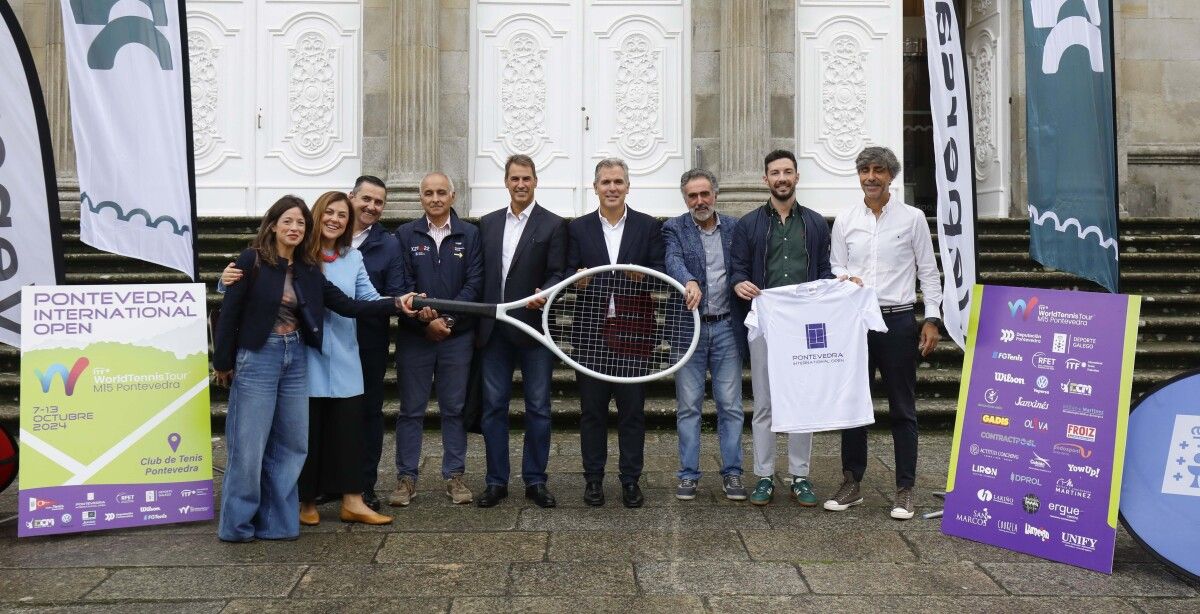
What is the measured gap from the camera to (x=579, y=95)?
11.3 meters

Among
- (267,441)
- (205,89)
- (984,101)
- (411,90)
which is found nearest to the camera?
(267,441)

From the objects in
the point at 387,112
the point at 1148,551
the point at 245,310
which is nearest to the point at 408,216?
the point at 387,112

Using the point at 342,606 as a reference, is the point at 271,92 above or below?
above

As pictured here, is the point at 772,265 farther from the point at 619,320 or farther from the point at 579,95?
the point at 579,95

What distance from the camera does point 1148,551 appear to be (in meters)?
4.59

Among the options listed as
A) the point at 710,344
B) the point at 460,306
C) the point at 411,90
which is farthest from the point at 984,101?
the point at 460,306

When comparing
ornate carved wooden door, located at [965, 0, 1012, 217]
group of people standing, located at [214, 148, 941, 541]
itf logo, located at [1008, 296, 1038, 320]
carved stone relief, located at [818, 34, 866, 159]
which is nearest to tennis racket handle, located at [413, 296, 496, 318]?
group of people standing, located at [214, 148, 941, 541]

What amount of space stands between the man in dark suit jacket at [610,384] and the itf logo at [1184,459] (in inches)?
103

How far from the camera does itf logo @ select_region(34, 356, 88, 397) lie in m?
5.23

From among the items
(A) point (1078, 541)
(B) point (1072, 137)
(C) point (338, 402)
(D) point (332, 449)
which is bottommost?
(A) point (1078, 541)

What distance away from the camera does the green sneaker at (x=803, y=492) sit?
19.1ft

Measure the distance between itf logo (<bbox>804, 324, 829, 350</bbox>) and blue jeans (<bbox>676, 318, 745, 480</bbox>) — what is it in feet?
1.42

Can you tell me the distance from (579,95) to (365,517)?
6863 millimetres

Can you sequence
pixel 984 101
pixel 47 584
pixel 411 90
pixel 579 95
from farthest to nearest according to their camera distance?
pixel 984 101 → pixel 579 95 → pixel 411 90 → pixel 47 584
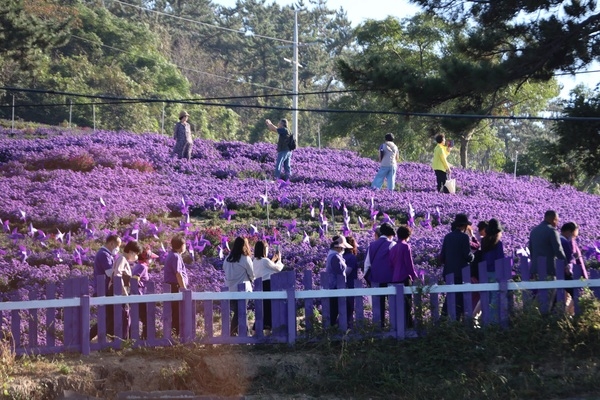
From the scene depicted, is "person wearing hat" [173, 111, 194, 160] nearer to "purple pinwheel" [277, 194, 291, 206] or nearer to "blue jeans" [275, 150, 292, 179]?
"blue jeans" [275, 150, 292, 179]

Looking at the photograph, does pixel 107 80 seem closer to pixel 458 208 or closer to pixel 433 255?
pixel 458 208

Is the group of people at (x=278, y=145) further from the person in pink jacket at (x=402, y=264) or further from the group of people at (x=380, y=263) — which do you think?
the person in pink jacket at (x=402, y=264)

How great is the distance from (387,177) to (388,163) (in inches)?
18.6

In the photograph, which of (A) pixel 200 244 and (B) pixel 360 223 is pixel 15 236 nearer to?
(A) pixel 200 244

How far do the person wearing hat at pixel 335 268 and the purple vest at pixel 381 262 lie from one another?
371mm

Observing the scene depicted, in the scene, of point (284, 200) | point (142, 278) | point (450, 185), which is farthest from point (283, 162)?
point (142, 278)

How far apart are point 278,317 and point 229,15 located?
82454 millimetres

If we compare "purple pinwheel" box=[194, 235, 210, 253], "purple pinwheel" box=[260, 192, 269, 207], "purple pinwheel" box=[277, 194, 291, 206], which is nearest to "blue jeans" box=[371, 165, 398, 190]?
"purple pinwheel" box=[277, 194, 291, 206]

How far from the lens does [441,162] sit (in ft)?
79.6

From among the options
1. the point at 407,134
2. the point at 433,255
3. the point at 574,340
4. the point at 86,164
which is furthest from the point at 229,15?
the point at 574,340

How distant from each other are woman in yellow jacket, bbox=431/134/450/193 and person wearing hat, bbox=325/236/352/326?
9.93m

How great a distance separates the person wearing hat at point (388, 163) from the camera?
23828mm

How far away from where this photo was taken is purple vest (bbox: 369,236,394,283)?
1347cm

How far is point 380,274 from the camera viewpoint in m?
13.5
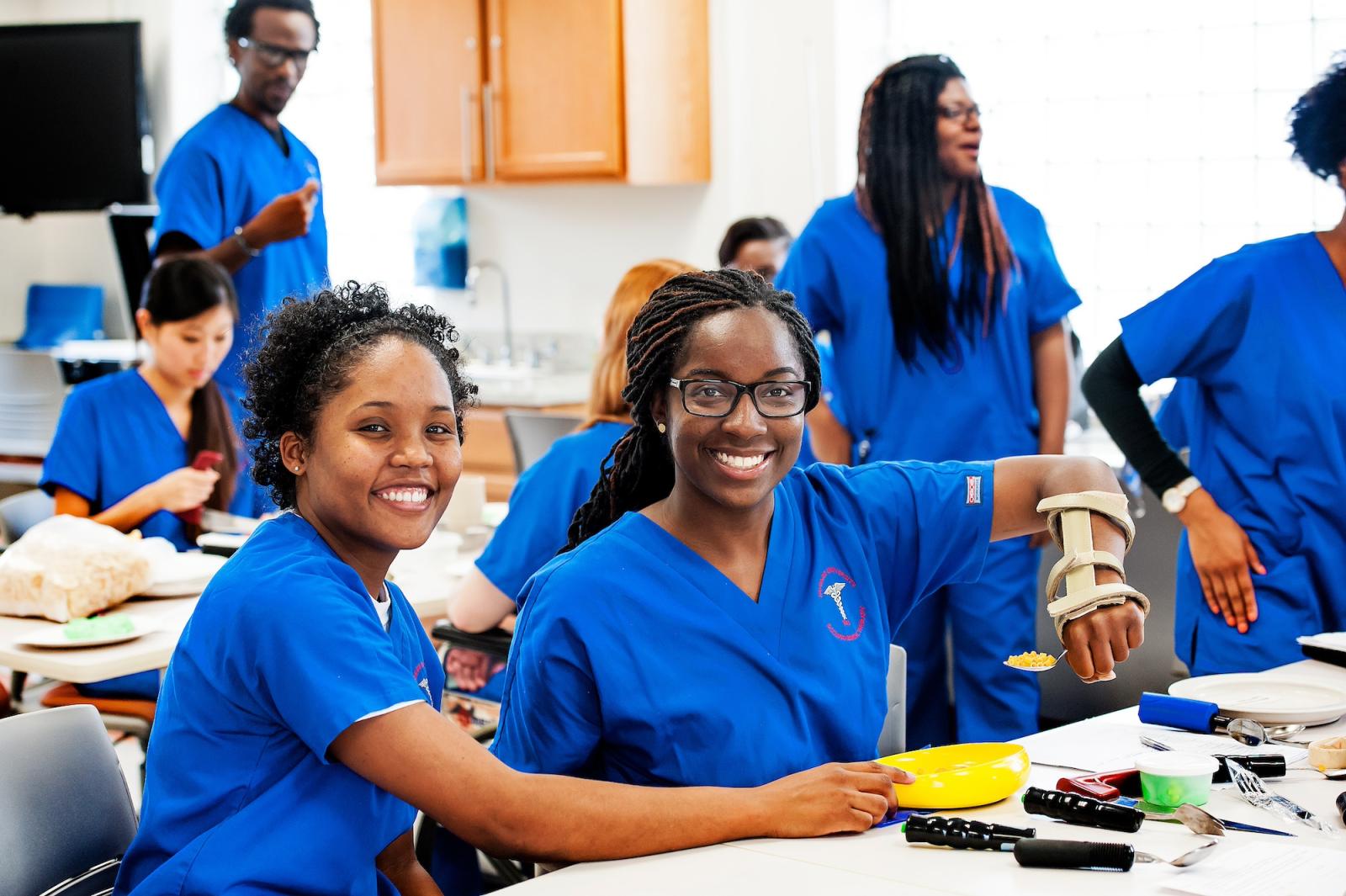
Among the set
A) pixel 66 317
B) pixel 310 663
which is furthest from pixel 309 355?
pixel 66 317

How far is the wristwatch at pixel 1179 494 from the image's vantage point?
221 cm

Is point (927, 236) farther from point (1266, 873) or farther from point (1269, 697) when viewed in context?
point (1266, 873)

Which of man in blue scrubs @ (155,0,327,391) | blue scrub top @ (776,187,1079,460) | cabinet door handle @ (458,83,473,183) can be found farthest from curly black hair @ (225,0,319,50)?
blue scrub top @ (776,187,1079,460)

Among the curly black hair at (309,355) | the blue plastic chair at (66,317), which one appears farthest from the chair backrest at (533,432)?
the blue plastic chair at (66,317)

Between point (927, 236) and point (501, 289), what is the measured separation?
3.02 m

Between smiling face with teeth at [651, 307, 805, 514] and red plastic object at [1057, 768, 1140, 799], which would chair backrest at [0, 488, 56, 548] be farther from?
red plastic object at [1057, 768, 1140, 799]

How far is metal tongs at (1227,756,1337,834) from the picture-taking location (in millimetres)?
1389

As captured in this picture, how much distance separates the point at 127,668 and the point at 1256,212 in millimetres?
3169

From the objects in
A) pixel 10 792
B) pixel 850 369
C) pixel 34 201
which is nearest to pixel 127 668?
pixel 10 792

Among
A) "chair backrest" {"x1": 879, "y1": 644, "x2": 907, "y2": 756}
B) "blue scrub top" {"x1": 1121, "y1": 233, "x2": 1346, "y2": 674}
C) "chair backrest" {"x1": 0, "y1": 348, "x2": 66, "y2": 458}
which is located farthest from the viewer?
"chair backrest" {"x1": 0, "y1": 348, "x2": 66, "y2": 458}

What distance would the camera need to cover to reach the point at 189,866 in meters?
1.34

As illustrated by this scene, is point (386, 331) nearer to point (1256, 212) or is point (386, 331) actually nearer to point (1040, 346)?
point (1040, 346)

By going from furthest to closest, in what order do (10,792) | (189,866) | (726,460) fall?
(726,460)
(10,792)
(189,866)

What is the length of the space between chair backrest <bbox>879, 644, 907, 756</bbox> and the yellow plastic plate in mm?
350
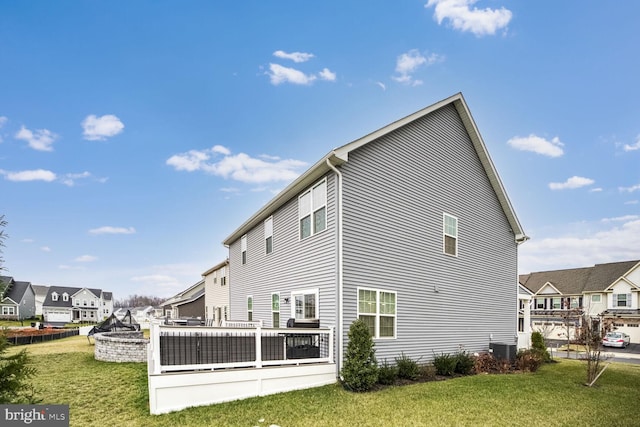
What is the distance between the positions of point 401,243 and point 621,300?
118 feet

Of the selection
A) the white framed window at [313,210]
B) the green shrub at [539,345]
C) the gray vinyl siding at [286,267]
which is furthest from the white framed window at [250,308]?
the green shrub at [539,345]

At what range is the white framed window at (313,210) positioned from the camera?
412 inches

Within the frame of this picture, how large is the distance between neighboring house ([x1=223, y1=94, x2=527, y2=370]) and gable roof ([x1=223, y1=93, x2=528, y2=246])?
4cm

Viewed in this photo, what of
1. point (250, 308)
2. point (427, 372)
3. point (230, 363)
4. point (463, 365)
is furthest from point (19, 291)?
point (463, 365)

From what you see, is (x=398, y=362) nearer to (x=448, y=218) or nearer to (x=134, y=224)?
(x=448, y=218)

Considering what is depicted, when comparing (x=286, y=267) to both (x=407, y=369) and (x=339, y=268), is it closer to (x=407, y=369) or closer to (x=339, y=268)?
(x=339, y=268)

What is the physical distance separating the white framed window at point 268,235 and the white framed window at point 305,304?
3.00 m

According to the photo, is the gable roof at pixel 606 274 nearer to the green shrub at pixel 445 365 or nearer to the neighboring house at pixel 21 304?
the green shrub at pixel 445 365

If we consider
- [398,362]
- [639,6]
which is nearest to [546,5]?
[639,6]

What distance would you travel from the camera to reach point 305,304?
1123 centimetres

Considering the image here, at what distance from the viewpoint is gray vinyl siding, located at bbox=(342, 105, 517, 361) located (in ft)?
33.7

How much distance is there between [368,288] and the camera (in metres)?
10.1

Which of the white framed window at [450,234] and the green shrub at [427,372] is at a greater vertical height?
the white framed window at [450,234]

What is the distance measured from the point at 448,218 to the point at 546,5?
27.9ft
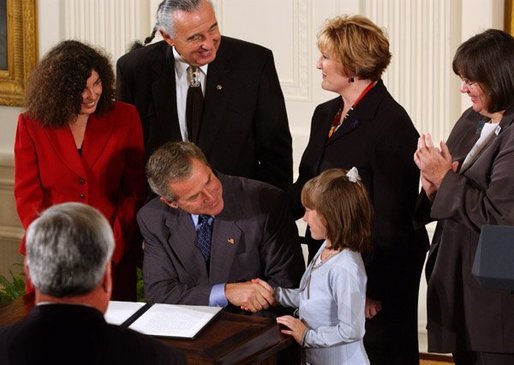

*Goal of the exercise*:
Gather each line of the listing above that contains the word "handle" and copy it in full. Case counts.

*Task output*:
which is nearest to tennis racket handle, located at [413, 296, 496, 318]?
Which of man in blue scrubs @ (155,0,327,391) | blue scrub top @ (776,187,1079,460) | cabinet door handle @ (458,83,473,183) can be found farthest from curly black hair @ (225,0,319,50)?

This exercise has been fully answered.